My paternal great grandparents were Polish and they arrived in New England from Poland in the early 20th century. They too settled in the same mill town in Massachusetts. I only remember my great grandmother, my great grandfather having passed away before I was born. Her name was Mary, but we called her "Babciu", grandmother in Polish. She spoke almost no English, but she understood more than she let on. I remember that she always seemed to be happy. She laughed easily and often. Her cure for rambunctious kids was to open a closet door and remove a big box of old toys for us to play with. We were always anxious to see what was in the box and we were always happy to play. She was a wonderful Polish cook: her pierogi were to-die-for...perfectly soft dough with many different fillings. My favorites were her kapusta, a mixture of sweet cabbage, sauerkraut, onions, and butter...and her prune, thick and sweet with a hint of lemon. Smothered in butter...oh, I can taste them! She made many other kinds of pierogi: farmer's cheese and onion, blueberry, cherry. We loved them all and they didn't last long with hungry children around.
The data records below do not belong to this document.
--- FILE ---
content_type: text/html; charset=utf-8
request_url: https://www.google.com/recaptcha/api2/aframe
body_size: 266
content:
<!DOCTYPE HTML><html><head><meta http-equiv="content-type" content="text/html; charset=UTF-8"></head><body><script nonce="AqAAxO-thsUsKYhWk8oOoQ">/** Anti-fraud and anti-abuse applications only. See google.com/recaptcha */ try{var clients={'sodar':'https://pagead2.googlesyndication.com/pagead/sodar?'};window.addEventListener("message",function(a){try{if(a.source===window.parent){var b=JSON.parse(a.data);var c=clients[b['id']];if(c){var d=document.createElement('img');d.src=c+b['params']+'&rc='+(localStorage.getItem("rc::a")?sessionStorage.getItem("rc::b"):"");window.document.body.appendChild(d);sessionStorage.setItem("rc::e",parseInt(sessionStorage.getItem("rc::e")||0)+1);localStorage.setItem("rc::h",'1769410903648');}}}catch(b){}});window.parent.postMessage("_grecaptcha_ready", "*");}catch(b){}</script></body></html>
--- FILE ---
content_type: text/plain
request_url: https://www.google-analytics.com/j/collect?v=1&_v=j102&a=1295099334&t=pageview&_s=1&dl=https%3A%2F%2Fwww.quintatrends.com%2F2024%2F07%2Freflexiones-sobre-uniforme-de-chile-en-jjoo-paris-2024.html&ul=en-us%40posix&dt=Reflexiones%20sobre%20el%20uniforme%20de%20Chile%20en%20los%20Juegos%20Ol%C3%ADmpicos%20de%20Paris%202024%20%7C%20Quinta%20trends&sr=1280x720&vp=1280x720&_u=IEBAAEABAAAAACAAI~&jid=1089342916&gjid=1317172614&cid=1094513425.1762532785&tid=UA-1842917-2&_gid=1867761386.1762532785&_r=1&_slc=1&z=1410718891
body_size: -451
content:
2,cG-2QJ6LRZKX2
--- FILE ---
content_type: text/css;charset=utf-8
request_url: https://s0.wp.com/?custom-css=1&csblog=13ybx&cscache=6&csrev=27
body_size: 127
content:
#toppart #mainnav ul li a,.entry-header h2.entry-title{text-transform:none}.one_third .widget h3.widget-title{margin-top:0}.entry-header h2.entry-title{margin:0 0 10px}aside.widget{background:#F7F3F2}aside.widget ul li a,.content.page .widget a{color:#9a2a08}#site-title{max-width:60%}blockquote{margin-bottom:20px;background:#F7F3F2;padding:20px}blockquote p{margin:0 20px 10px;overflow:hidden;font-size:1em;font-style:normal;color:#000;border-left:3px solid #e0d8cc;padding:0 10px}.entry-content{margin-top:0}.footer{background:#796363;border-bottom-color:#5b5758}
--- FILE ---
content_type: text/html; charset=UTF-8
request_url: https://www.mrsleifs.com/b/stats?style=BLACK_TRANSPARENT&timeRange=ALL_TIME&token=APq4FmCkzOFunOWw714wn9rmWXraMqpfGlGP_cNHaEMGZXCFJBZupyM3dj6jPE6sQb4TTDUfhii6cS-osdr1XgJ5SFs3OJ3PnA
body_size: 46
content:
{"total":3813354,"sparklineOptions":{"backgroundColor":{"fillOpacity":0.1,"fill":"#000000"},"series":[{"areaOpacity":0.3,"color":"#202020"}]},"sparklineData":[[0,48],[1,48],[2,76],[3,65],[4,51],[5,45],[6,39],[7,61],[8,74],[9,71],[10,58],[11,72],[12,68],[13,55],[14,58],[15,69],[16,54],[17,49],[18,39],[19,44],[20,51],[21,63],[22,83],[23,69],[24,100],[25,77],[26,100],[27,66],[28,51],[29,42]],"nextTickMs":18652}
Mary was a round chubby robust woman who lived to the age of 92. She broke a hip in her 70's but it healed well and she continued to walk to church until she was in her 80's. Like my great grandmother Elva, she had thinning gray hair that was wound into a braided bun at the back of her head. A devout Catholic, she would walk down the steep hill to the Polish church for daily mass. Mary also was an expert at the needle and she would sit and crochet while rocking in her chair on the front porch. She would make cotton doilies of all sizes, colors, and shapes.

Let's Start at the Very Beginning...

I'd like to write a book some day...probably about some of the funny and poignant things that have happened to me over the course of my life. So, as a prelude to writing the book, it occurred to me that I should at least start by writing things down before I forget them. After all, I am no longer in the prime of my life and I want to put as much of my life together as I can. I will try to keep ideas and happenings in a chronological history but as the title implies, there may be random babblings.